Feng Shui teaches balance and provides practical solutions for achieving it – Yin and Yang. Chances are you know the symbol. Some things are Yin and some Yang. The moon is Yin, the sun is Yang. Night is Yin, day is Yang. Textured is Yin, smooth is Yang. Yin is dark, small, muted. Yang is light, large and bold. Yin and Yang are opposites, but so integrally aligned they don’t exist without the other. Neither is greater or less than the other. Both are equally important and equally support each other. Each holds the nature of the other to create balance and harmony.
By balancing the energy in the rooms of your home or office you can usually feel the difference in the space. When you look at your rooms, see if you can identify the Yin and the Yang. Sometimes you can easily see you have too much of one kind of energy and the room feels unbalanced. Sometimes the fix is as easy as adding or removing some of the other kind of energy. For example, a large, high-ceiling room with large furniture has a lot of Yang energy; it needs some Yin – maybe a soft throw hung over a chair with some pillows on the couch and some candlesticks on the coffee table. A cluttered desk or tabletop usually has too much Yin energy – little things like papers, pencils and bowls cover the space and clamor for attention. Putting things in their place and clearing a space can create a much needed Yang balance. Simply cleaning your desk at the end of the day is balancing all the Yin of paperwork and files and coffee cups with the Yang of an empty work space ready for the next day.
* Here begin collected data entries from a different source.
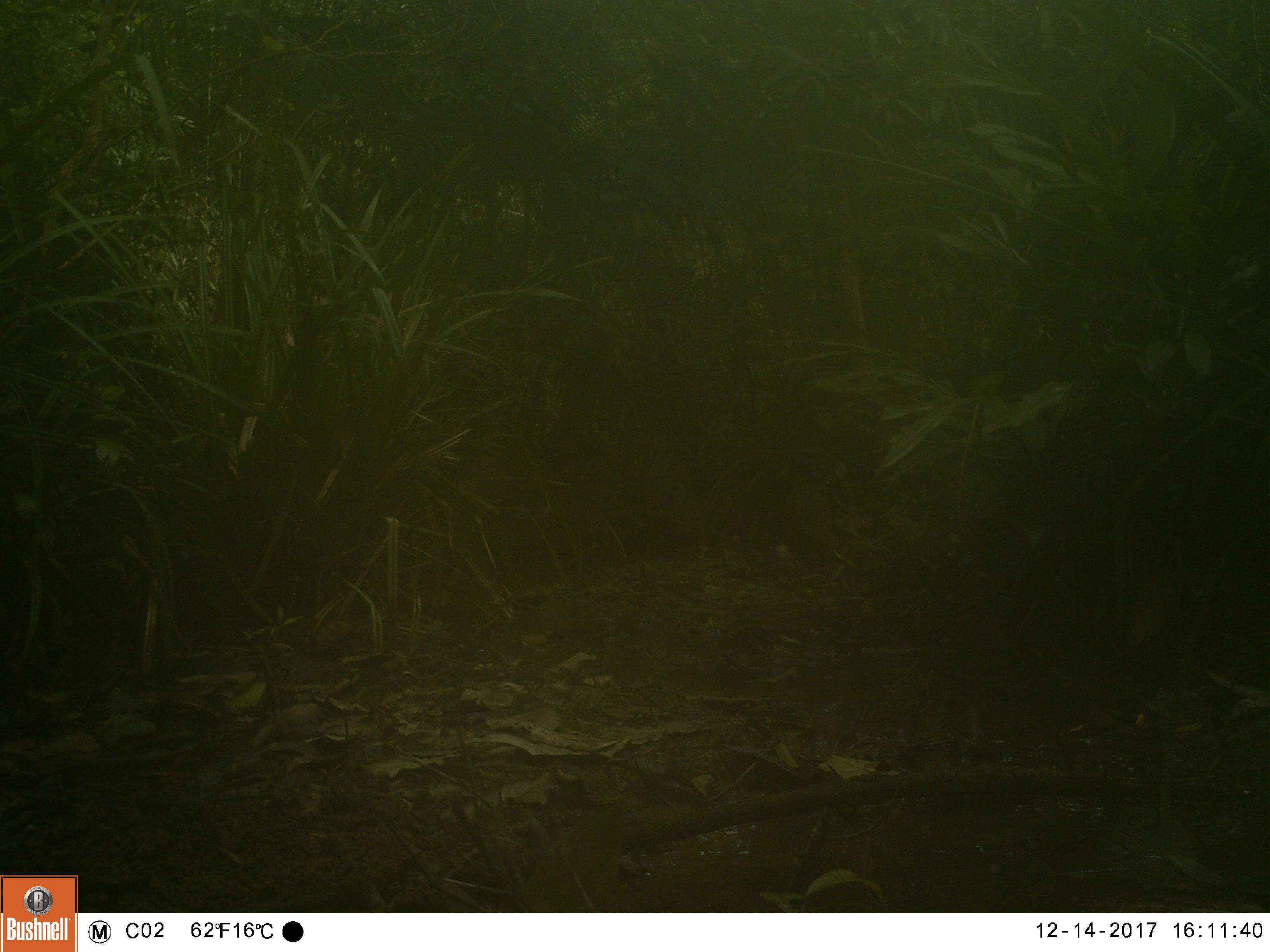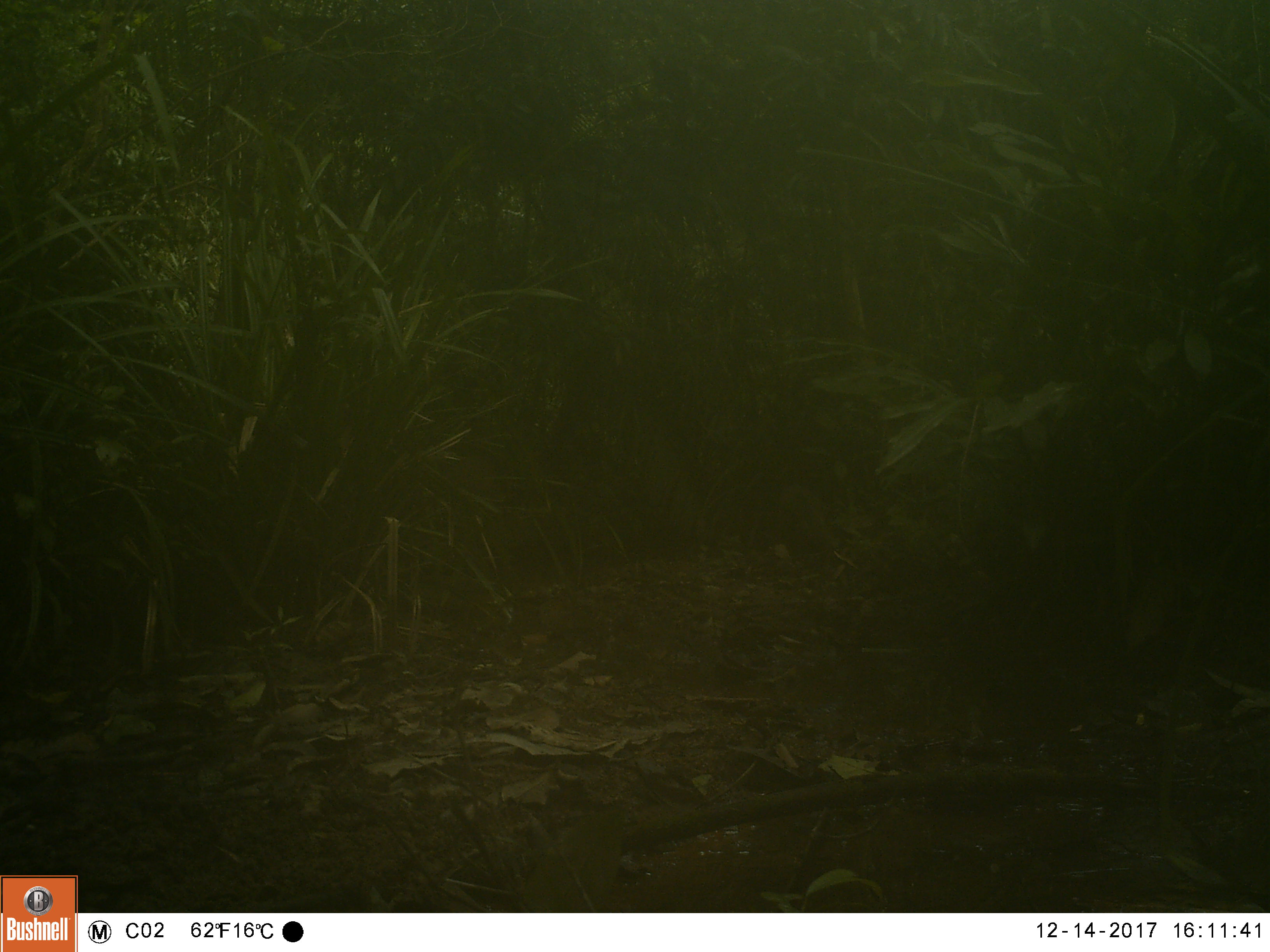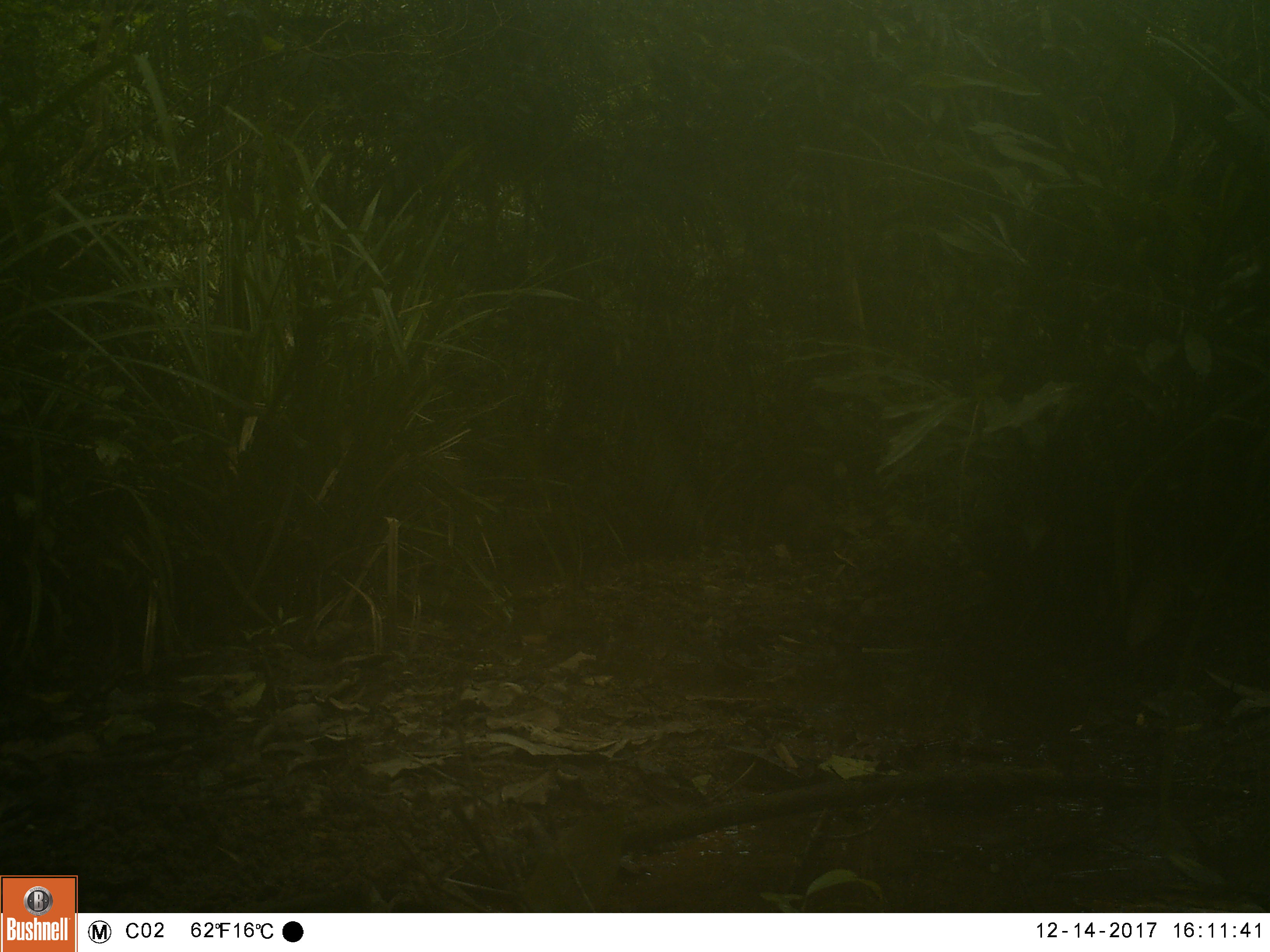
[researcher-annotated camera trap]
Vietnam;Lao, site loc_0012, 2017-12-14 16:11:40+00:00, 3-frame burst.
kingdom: Animalia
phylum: Chordata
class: Mammalia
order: Artiodactyla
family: Suidae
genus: Sus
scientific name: Sus scrofa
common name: eurasian wild pig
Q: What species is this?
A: Eurasian wild pig (Sus scrofa).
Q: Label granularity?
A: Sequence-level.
These are the kinds of quick fixes you can do in your home or office daily.
The day has darkened into evening. It’s time to close the door because it’s getting cold again. I’ll be turning my flip flops in and putting on my boots to go out soon. This is the natural flow; Yang moving to Yin as day moves into night. Flip flops to boots. The quiet of writing will transition to the noise of meeting friends. I have found balance in my day and for that I am grateful. Hoping, when you look, you find some too.